- Words by Angela Cowan Photography by Don Denton
Stop by The Avenue Gallery on Oak Bay Avenue, and you’ll find a collection of jewellery that you won’t see anywhere else. There’s finely crocheted or knitted gold and silver wire, woven with iridescent pearls, Swarovski crystals and semi-precious stones that make up necklaces, cuffs and collars. And the collection of drop earrings invokes a sculptural and abstract sense of the natural world.
Veronica Stewart has been a mainstay at the gallery for a decade, and her pieces are unquestionably beautiful, but they also have a striking uniqueness to them that leave no doubt her jewellery belongs within gallery walls.
So often while browsing traditional jewellery stores, trends emerge from season to season—very like the fashion world—and it can be difficult to find something out of the box. But Veronica’s jewellery is in a category all its own, in large part because she approaches her designs with an artist’s eye for form, texture and colour.
Born and raised in Scotland, Veronica graduated from the Edinburgh College of Art in 1979, and quickly emigrated to Canada, settling in Victoria in 1981.
“I grew up in Scotland in a pretty hard time. It was really tough to make a living,” she says. “In those days, Canada was the place to be. [It] was the great free country where there was lots of support for the arts.”
Opportunity did indeed knock, and by 1989 she was working as a full-time artist while raising her two sons. It was another decade or so before she started seriously exploring jewellery, and then she made a discovery that would shift her career path dramatically.
“I was a potter for the first 20 years,” she says. “And then I discovered this amazing product, which was precious metal clay.”
Also known as PMC and something that is growing in popularity in the art world, precious metal clay is essentially gold or fine silver that’s been ground into a powder and then mixed with a binding agent.
“You work with it just like a clay,” explains Veronica. “Once it’s fired, everything is burned out except for the silver or gold.”
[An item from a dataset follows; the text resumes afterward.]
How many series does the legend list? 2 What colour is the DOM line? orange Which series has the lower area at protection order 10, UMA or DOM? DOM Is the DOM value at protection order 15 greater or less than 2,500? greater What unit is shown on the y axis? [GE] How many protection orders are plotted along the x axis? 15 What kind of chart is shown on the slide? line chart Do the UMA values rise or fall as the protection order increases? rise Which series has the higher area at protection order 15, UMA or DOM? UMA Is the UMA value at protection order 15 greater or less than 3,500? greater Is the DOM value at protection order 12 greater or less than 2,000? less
The malleability of the product meant she could approach jewellery making with a similar process as she’d used in her ceramics, but on a smaller, much finer scale.
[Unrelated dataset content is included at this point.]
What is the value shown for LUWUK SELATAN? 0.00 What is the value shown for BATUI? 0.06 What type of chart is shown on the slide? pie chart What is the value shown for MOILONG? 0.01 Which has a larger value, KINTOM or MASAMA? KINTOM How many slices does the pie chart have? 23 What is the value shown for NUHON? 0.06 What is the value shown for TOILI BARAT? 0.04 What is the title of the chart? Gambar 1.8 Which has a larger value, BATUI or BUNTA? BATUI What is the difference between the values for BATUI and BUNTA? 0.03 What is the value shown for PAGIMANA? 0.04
“A lot of it is trial and error, and I do get a lot of inspiration from nature,” she says. “A lot of my designs are abstracted, or line drawings of flowers.”
Veronica makes her own stamps to press into the clay, often creating designs that highlight a microscopic point of focus from something in nature: the innermost workings of a flower, for example. Using PMC, she can even take a piece of the silver or gold clay and press it directly onto a leaf or other object.
“Once you’ve fired it, you’ve captured that impression,” she says.
Some of her most impacting pieces are made using another technique she’s honed over the years: crocheting and knitting fine gold and silver wire.
“I love doing the really extravagant bigger pieces—the collars and the cuffs—because it becomes so much more creative,” she says. “I don’t like wearing heavy jewellery, so I try to make things that are delicate but still a statement. That’s one of the advantages of using the crocheted wire.”
The intricate loops and twists are often woven with Swarovski crystals or freshwater pearls, creating a complex yet delicate piece, particularly since Veronica uses 22-karat gold or fine silver for her creations.
As the process is as labour-intensive as it is intricate, Veronica tends to work on a few pieces at a time, with rest periods between to recharge her creativity and get new ideas, often from her garden.
“I’m a manic gardener,” she says with a laugh. “It kept me sane through lockdown! I can always find things to do in the garden, and it makes me happy, looking at the flowers and trees and trying to figure out how to use them in whatever it is I’m working on.”
From her early career in ceramics to her current work creating elegant jewellery collections, Veronica has been an artist for over 40 years, adapting and improving both her process and the business of her craft.
“I think of the whole journey that I’ve been on since I first started making jewellery…I was doing markets and craft fairs,” she says, remembering the early days. It wasn’t long before her work found its way into art galleries—both in BC and further afield—but it was a chance meeting with Heather Wheeler at an exhibition at Langham Court Theatre that introduced her work to the Oak Bay community. Heather, the founder and owner of The Avenue Gallery, invited Veronica to put her jewellery in the gallery.
“I love how The Avenue Gallery really does focus on local artists. It’s so important,” says Veronica.
“I have huge respect for gallery owners. Once I became a gallery artist, it definitely increased the visibility of my pieces. And it’s really nice for me, especially at this stage, to just do the making. I get to do the fun part.”